Klassische Periodisierung im Triathlon, was ist das?
Bei der traditionellen Periodisierung wird festgelegt, bei welchen Saisonhöhepunkten der Sportler jeweils in Höchstform sein soll. Ausgehend von diesen Wettkämpfen wird das jährliche Training zeitlich rückwärts organisiert. Physiologisch gesehen ist es nicht möglich, die Kondition in mehreren Bereichen gleichzeitig zu verbessern. Daher wird das Training so geplant, dass im Laufe des Jahres in bestimmten Zeitabschnitten jeweils bestimmte Leistungsbereiche herausgearbeitet werden, während in den anderen Bereichen die Fitness lediglich erhalten wird. Die Periodisierung arbeitet auf der Grundlage der „Zyklisierung“. Dies ermöglicht den Übergang von einem breit gefassten zu einem eng gefassten Trainingsfokus.

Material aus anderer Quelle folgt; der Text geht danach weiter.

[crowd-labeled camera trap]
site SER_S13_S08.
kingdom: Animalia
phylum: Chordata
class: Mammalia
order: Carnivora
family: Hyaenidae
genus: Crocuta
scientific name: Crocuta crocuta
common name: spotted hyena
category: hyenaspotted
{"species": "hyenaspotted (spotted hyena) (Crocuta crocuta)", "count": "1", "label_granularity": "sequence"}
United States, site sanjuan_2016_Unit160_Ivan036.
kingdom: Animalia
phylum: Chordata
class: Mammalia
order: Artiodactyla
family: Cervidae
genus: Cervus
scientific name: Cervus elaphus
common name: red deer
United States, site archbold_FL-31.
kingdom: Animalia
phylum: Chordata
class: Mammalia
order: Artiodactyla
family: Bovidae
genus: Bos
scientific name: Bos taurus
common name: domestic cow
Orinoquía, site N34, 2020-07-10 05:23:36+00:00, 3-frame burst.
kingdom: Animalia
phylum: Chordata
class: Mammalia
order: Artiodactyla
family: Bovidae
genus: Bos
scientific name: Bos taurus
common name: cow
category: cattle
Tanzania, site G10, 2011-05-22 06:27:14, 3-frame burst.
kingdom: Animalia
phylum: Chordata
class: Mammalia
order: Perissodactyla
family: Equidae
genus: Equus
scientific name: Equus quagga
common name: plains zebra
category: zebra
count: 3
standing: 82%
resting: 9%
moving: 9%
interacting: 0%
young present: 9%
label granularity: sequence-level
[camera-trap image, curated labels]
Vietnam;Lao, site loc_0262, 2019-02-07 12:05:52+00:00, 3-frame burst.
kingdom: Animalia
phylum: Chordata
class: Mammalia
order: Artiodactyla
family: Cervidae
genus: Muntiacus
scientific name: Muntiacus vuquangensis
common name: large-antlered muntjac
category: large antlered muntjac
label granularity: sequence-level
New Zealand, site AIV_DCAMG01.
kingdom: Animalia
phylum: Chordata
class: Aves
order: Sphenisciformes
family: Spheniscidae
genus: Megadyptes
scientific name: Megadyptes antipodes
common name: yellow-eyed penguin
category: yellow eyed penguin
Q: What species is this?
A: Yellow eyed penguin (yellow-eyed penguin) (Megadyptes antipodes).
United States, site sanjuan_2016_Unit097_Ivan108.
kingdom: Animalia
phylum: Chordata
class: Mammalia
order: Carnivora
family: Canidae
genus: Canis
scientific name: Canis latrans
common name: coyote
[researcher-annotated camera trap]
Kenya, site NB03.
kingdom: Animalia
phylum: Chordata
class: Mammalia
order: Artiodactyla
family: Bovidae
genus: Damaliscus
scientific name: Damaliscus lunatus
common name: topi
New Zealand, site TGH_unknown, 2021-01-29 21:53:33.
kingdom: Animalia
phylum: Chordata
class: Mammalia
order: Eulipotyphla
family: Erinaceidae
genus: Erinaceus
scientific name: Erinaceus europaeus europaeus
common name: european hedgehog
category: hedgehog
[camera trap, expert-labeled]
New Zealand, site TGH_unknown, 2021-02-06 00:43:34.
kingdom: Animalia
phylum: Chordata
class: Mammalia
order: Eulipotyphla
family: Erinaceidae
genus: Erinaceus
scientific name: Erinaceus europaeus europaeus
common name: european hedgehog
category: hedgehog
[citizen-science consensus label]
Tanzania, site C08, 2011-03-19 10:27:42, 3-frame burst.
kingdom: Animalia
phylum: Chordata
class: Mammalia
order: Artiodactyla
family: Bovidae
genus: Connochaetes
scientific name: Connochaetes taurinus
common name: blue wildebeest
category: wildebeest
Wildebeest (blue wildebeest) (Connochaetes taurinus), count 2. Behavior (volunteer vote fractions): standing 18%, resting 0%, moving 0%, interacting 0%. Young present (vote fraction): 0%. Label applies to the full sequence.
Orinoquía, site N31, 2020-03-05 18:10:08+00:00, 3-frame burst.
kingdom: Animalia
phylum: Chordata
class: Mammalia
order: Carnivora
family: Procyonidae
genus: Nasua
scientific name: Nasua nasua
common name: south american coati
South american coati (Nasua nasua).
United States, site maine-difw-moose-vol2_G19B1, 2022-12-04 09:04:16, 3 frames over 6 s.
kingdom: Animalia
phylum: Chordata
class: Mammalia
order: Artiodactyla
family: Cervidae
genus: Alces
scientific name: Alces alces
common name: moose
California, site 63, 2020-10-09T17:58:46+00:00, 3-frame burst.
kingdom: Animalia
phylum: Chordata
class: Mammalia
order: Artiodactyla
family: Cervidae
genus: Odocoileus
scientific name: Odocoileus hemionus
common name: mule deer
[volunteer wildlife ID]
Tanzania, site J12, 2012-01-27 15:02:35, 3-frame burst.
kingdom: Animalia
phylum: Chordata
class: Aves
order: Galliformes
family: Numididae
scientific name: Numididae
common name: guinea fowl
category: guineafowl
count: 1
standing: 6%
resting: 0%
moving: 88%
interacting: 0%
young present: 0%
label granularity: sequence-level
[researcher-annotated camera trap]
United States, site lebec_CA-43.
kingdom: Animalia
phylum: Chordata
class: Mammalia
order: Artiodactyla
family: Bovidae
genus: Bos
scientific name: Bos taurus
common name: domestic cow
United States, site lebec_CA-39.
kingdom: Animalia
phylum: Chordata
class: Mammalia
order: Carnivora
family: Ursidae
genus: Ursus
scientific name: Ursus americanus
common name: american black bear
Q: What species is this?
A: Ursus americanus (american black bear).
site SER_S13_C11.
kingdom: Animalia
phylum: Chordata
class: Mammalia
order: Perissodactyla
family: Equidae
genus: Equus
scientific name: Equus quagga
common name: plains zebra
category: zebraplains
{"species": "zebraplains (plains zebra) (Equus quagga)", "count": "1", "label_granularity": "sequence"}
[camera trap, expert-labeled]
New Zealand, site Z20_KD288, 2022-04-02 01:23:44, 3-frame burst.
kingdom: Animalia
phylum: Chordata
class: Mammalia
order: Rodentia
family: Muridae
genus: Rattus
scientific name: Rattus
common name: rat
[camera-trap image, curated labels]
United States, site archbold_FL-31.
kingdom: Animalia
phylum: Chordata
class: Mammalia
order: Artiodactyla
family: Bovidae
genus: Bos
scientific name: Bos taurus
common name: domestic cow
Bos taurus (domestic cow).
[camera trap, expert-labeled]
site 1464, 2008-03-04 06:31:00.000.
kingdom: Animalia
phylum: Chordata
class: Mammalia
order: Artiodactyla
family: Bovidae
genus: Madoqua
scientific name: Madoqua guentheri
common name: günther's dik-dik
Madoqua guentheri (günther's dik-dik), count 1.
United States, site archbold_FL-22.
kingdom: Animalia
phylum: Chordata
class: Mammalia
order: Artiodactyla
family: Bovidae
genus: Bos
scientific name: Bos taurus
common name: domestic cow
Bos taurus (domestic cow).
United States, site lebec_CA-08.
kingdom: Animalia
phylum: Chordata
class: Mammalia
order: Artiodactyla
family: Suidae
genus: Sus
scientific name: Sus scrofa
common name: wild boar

Man unterscheidet dabei 3 Trainingszyklen:
- einen Mikrozyklus von 1–14 Tagen
- einen Mesozyklus von 2 Wochen bis zu 6 Monaten und
- einen Makrozyklus von 1–4 Jahren.
Der Makrozyklus hat einen breiten Trainingsfokus. Der Mesozyklus sieht ein detaillierteres Training vor, und der Mikrozyklus ist die kleinste Trainingseinheit.
Allgemein wird das Jahr in 4 Trainingsphasen unterteilt:
- die Konditionsphase (oder Vorbereitungsphase)
- die Übergangsphase
- die Vorwettkampf-/Taperphase
- die Wettkampfphase.
Generell gilt, dass beim Triathlon während der Off-Season und in der Vorbereitung Trainings hauptsächlich die Grundausdauer trainiert wird.